Large-scale multiple testing under dependence

成果类型:
Article
署名作者:
Sun, Wenguang; Cai, T. Tony
署名单位:
University of Pennsylvania
刊物名称:
JOURNAL OF THE ROYAL STATISTICAL SOCIETY SERIES B-STATISTICAL METHODOLOGY
ISSN/ISSBN:
1369-7412
DOI:
10.1111/j.1467-9868.2008.00694.x
发表日期:
2009
页码:
393-424
关键词:
false discovery rate maximum-likelihood-estimation compound decision rules hidden markov-models gene-expression probabilistic functions order estimation estimator number rates
摘要:
The paper considers the problem of multiple testing under dependence in a compound decision theoretic framework. The observed data are assumed to be generated from an underlying two-state hidden Markov model.

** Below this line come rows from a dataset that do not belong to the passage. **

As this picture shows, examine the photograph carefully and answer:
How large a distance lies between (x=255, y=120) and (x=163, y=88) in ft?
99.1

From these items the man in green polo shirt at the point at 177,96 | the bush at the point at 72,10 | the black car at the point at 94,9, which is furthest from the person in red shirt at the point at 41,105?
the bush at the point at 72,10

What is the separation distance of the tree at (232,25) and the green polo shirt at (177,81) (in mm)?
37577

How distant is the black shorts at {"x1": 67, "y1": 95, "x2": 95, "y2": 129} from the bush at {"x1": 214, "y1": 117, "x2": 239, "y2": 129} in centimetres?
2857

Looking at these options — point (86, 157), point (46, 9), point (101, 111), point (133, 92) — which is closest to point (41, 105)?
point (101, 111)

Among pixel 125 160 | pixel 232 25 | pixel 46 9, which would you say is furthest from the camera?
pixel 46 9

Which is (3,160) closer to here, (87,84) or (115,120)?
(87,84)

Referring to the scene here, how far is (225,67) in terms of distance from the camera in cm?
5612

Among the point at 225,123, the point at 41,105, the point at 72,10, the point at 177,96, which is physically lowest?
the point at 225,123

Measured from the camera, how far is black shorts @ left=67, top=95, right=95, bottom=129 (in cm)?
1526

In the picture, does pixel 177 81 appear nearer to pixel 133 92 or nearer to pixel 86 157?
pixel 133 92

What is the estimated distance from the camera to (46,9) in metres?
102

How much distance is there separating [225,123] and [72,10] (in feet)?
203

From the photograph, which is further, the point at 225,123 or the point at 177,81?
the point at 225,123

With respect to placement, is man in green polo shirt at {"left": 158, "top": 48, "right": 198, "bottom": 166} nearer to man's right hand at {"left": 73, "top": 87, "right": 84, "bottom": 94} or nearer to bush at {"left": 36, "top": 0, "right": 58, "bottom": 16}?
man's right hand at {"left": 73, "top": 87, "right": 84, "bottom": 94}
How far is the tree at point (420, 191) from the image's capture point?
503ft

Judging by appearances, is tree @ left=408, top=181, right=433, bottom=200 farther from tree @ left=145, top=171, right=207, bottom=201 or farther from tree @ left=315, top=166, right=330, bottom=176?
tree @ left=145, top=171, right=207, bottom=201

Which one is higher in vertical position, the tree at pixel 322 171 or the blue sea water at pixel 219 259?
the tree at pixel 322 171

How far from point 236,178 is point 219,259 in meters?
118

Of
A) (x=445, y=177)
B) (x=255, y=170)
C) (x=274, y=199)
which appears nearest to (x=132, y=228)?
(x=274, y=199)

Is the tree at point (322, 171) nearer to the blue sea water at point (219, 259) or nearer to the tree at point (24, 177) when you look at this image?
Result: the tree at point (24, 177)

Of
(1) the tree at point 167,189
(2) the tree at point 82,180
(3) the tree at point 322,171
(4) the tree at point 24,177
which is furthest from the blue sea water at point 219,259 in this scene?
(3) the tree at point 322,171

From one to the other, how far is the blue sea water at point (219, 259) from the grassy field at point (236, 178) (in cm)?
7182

We propose oracle and asymptotically optimal data-driven procedures that aim to minimize the false non-discovery rate FNR subject to a constraint on the false discovery rate FDR. It is shown that the performance of a multiple-testing procedure can be substantially improved by adaptively exploiting the dependence structure among hypotheses, and hence conventional FDR procedures that ignore this structural information are inefficient. Both theoretical properties and numerical performances of the procedures proposed are investigated. It is shown that the procedures proposed control FDR at the desired level, enjoy certain optimality properties and are especially powerful in identifying clustered non-null cases. The new procedure is applied to an influenza-like illness surveillance study for detecting the timing of epidemic periods.